May 29th – Westcott to Hort: “though I think that Convocation is not competent to initiate such a measure, yet I feel that as ‘we three’ are together it would be wrong not to ‘make the best of it’ as Lightfoot says. Indeed, there is a very fair prospect of good work, though neither with this body nor with any body likely to be formed now could a complete textual revision be possible. There is some hope that alternative readings might find a place in the margin.” (Life, Vol.I, p.390).
June 4th – Westcott to Lightfoot: “Ought we not to have a conference before the first meeting for Revision? There are many points on which it is important that we should agreed. The rules though liberal are vague, and the interpretation of them will depend upon decided action at first.” (Life, Vol.I, p.391).
July 1st – Westcott to Hort: “The Revision on the whole surprised me by prospects of hope. I suggested to Ellicott a plan of tabulating and circulating emendations before our meeting, which may prove valuable.” (Life, Vol.I, pp.392,393).
July 7th – Hort: “Dr. Westcott and myself have for above seventeen years been preparing a Greek text of the New Testament. It has been in the press for some years, and we hope to have it out early next year.” (Life, Vol.II, p.137).
Aug. ? – Hort to Lightfoot: “It is, I think, difficult to measure the weight of acceptance won beforehand for the Revision by the single fact of our welcoming an Unitarian, if only the Company perseveres in its present serious and faithful spirit.” (Life, Vol.II, p.140). (Dr. G. Vance Smith, a Unitarian scholar, was a member of the Revision Committee. At Westcott’s suggestion, a celebration of Holy Communion was held on June 22nd before the first meeting of the N.T. Revision Company. Dr. Smith communicated but said afterwards that he did not join in reciting the Nicene Creed and did not compromise his principles as a Unitarian. The storm of public indignation which followed almost wrecked the Revision at the outset. At length however Dr. Smith remained on the Committee).
1881 Bishop Ellicott submits the Revised Version to the Southern Convocation.

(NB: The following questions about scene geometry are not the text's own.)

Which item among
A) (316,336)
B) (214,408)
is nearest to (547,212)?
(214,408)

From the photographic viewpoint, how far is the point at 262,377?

May 12th – Westcott and Hort’s “The New Testament in the Original Greek” Vol. I published (Text and short Introduction).
May 17th – the Revised Version is published in England, selling two million copies within four days. It fails however to gain lasting popular appeal.
Sept. 4th – Westcott and Hort’s “The New Testament in the Original Greek” Vol.II published (Introduction and Appendix).
Oct. – first of Dean Burgon’s three articles in the Quarterly Review against the Revised Version appears.
1882 May – Ellicott publishes pamphlet in reply to Burgon, defending the Westcott and Hort Greek text.
1883 Burgon publishes The Revision Revised, including a reply to Ellicott.
1890 May 1st – Westcott consecrated Bishop of Durham.
1892 Nov. 30th – death of Hort.
1901 July 27th – death of Westcott.
1908 The New Schaff-Herzog Encyclopaedia discusses the Westcott-Hort theory: “Conscious agreement with it or conscious disagreement and qualification mark all work in this field since 1881.”
This is still almost literally true.
Hort, A.F., Life and Letters of Fenton J.A. Hort, MacMillan and Co., London, 1896, vols. I,II.
Westcott, A., Life and Letters of Brooke Foss Westcott, MacMillan and Co., London, 1903, vols. I,II.